Une nouvelle fois, même si Total n’avait pas connu un accident de cette gravité depuis dix ans, une multinationale énergétique fait preuve de son incapacité à faire face à une catastrophe provoquée par une extraction intensive des ressources naturelles. Une semaine après le début de la fuite de gaz, les solutions restent aléatoires : soit creuser un puits de secours, soit « colmater le puits avec des boues épaisses de forage » selon le ministère britannique de l’Énergie et du Climat. Dans tous les cas, il s’agit de solutions qui nécessitent du temps, six mois au moins, alors que le dispositif d’alerte permettant de confiner le gaz à l’intérieur des puits en cas de perte de contrôle n’a pas fonctionné. Le même problème s’était posé en 2010 au large du Mexique. Au-delà de l’incurie et de l’impréparation aux accidents dont font preuve les grands groupes énergétiques, un tel événement doit nous interroger sur la nécessité même de certains forages. La profondeur du gisement de Elgin-Franklin (5 300 mètres) et la forte pression du gaz ainsi que sa température rendent difficiles les conditions d’extraction, multipliant d’autant plus les risques. Comme dans le cas des huiles et gaz de schiste, il s’agit pour les compagnies d’une fuite en avant tous azimuts, visant à forer de plus en plus loin, dans de plus en plus d’endroits, pour pallier les pénuries pétrolières à venir. Et Total envisage d’exploiter de nouveaux gisements, encore plus profonds.

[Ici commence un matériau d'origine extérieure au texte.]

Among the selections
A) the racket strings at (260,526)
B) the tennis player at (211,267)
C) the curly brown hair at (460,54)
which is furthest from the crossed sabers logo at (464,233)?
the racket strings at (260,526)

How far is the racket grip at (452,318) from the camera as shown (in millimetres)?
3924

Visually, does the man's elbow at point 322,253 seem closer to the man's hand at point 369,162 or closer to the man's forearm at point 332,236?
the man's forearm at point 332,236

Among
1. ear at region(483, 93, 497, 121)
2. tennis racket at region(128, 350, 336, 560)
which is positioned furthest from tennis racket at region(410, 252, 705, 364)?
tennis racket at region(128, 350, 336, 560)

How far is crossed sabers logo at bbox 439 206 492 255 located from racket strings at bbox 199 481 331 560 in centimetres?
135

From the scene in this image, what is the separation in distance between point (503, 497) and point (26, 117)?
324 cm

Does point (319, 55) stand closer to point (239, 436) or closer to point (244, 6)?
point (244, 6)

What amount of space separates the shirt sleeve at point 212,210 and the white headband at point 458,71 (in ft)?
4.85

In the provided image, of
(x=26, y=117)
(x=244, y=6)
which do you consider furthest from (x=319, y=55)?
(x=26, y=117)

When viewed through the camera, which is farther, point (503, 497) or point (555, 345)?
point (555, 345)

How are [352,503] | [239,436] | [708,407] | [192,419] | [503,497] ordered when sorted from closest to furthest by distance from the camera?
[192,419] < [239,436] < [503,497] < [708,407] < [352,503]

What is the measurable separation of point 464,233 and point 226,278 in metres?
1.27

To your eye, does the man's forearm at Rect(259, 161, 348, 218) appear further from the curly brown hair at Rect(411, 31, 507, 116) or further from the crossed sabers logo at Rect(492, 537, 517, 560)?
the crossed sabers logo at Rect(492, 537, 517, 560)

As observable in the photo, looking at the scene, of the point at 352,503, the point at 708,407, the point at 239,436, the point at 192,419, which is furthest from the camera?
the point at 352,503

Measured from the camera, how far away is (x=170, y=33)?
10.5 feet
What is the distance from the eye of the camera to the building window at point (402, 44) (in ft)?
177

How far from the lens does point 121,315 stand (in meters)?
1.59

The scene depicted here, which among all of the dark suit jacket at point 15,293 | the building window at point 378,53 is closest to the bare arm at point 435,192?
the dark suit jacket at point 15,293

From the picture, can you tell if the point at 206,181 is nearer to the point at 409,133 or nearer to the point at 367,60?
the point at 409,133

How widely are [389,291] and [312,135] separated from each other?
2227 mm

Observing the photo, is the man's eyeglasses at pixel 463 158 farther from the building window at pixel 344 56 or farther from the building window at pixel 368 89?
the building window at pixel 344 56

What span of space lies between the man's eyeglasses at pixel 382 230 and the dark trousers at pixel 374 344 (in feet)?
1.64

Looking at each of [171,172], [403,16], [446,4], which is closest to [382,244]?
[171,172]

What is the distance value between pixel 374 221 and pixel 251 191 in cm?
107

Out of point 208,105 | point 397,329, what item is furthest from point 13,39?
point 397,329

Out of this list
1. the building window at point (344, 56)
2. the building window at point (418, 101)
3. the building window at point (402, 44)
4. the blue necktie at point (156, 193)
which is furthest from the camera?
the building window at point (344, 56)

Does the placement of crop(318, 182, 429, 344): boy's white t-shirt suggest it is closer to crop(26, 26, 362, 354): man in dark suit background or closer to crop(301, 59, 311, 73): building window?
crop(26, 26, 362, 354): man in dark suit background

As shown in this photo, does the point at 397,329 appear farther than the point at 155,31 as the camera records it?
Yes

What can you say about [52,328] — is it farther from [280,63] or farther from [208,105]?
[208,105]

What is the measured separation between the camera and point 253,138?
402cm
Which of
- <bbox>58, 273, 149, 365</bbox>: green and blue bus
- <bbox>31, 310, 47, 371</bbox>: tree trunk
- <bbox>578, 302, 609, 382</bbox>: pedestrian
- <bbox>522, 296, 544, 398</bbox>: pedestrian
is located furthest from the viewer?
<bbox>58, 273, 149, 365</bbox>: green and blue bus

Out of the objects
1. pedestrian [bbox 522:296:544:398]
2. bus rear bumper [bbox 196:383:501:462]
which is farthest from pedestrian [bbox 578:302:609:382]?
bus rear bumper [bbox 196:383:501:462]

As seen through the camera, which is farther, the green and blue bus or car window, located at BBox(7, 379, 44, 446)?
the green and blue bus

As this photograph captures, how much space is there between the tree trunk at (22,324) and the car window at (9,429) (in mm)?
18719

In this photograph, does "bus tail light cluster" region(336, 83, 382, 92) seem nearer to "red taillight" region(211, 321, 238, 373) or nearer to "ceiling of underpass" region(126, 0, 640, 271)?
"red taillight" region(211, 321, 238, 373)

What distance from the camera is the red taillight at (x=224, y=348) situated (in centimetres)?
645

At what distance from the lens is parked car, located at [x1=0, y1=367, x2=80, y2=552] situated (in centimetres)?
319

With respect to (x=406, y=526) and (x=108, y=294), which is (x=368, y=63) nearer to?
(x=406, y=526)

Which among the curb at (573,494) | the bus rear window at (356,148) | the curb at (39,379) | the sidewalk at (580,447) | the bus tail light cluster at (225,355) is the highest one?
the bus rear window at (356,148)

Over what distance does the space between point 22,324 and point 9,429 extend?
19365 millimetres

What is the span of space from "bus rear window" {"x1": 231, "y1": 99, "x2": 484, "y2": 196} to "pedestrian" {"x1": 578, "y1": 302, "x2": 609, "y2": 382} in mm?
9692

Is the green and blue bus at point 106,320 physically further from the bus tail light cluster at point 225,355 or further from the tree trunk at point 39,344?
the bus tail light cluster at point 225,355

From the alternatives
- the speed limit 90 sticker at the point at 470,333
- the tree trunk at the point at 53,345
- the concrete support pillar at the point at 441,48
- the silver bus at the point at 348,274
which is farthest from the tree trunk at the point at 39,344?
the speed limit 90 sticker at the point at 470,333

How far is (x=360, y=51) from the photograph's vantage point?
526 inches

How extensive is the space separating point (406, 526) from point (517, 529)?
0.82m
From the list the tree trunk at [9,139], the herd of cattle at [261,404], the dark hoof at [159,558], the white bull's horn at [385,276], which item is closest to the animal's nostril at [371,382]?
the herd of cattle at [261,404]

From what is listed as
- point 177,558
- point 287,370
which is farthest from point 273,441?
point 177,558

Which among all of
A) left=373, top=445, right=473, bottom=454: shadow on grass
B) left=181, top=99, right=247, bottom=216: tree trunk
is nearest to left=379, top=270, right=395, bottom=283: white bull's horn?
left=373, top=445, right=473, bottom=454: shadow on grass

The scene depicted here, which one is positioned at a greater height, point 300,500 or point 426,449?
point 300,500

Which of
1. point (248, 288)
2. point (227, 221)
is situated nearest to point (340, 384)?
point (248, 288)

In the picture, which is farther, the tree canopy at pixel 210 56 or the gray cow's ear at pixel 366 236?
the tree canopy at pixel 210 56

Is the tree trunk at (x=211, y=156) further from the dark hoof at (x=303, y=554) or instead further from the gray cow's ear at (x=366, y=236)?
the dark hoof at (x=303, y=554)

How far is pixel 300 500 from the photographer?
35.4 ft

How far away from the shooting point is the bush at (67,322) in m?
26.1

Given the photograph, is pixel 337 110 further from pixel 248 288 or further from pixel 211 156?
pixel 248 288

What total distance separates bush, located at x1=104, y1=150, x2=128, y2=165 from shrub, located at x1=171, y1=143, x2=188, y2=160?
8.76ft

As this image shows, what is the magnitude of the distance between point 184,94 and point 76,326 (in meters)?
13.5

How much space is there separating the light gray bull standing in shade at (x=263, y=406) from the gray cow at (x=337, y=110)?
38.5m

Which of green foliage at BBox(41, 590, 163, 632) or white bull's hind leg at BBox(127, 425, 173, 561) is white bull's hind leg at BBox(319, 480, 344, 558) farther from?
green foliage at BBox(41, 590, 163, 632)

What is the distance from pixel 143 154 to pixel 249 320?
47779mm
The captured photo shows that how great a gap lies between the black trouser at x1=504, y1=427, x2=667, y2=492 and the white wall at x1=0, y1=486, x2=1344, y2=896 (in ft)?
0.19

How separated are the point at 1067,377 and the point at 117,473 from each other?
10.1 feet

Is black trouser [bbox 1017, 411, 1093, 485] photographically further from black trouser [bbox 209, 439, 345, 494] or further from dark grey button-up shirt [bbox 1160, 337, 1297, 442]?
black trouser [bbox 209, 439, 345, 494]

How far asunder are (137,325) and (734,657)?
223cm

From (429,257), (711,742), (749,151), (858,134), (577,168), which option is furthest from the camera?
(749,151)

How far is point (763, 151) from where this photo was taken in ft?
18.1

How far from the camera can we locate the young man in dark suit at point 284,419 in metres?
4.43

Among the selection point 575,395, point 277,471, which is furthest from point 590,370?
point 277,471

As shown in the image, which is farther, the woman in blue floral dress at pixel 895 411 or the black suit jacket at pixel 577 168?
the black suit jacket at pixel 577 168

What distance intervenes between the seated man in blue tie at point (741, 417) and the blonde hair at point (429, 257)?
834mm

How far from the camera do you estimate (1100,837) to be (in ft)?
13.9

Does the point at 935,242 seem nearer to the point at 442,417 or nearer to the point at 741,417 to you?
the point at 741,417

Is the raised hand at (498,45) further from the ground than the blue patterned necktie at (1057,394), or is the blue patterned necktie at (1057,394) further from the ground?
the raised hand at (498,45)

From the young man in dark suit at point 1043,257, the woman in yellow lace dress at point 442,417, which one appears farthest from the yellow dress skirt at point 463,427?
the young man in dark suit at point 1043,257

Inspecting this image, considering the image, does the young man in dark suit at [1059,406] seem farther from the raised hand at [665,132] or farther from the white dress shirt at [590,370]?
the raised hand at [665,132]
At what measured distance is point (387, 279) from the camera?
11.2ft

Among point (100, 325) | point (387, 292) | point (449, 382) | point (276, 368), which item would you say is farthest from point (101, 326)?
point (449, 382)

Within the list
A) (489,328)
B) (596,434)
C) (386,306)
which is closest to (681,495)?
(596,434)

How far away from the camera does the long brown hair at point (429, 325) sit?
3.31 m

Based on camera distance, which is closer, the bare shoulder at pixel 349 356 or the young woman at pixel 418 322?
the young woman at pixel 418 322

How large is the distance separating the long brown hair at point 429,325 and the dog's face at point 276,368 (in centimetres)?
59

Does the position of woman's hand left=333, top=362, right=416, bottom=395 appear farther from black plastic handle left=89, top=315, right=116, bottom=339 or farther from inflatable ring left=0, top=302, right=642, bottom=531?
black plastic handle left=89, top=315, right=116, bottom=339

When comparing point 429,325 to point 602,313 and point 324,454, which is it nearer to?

Prendre notre avenir énergétique en main

Un protocole européen censé durcir les normes de sécurité des activités de productions pétrolières et gazières a été élaboré après l’accident de BP en 2010, mais il ne doit rentrer en vigueur qu’en 2014. Que faire en attendant des 11 169 plateformes en service dans l’Atlantique Nord ? Par ailleurs, si durcir les conditions de sécurité est nécessaire, cela restera de peu d’effet si on continue à forer, et ce dans des conditions de plus en plus difficiles. Alors que la crise climatique nous impose une réduction drastique des consommations d’énergies fossiles, des sociétés et des économies décarbonées, on doit bien plutôt chercher à stopper le lancement de nouvelles exploitations de ressources gazières et pétrolières. Ce qui implique bien entendu de ne pas laisser faire les multinationales de l’énergie qui, du fait de leur poids économique et donc politique, orientent l’organisation de nos systèmes énergétiques. Reprendre la main sur notre avenir commun, et donc notre avenir énergétique, nécessite d’en finir avec la dictature des grands groupes et donc avec la logique capitaliste. C’est bien pourquoi le NPA propose leur expropriation pure et simple, leur socialisation et leur mise sous contrôle des travailleurEs et de la population.

Vincent Gay


P.-S.

* Publié dans : Hebdo Tout est à nous ! 143 (05/04/12).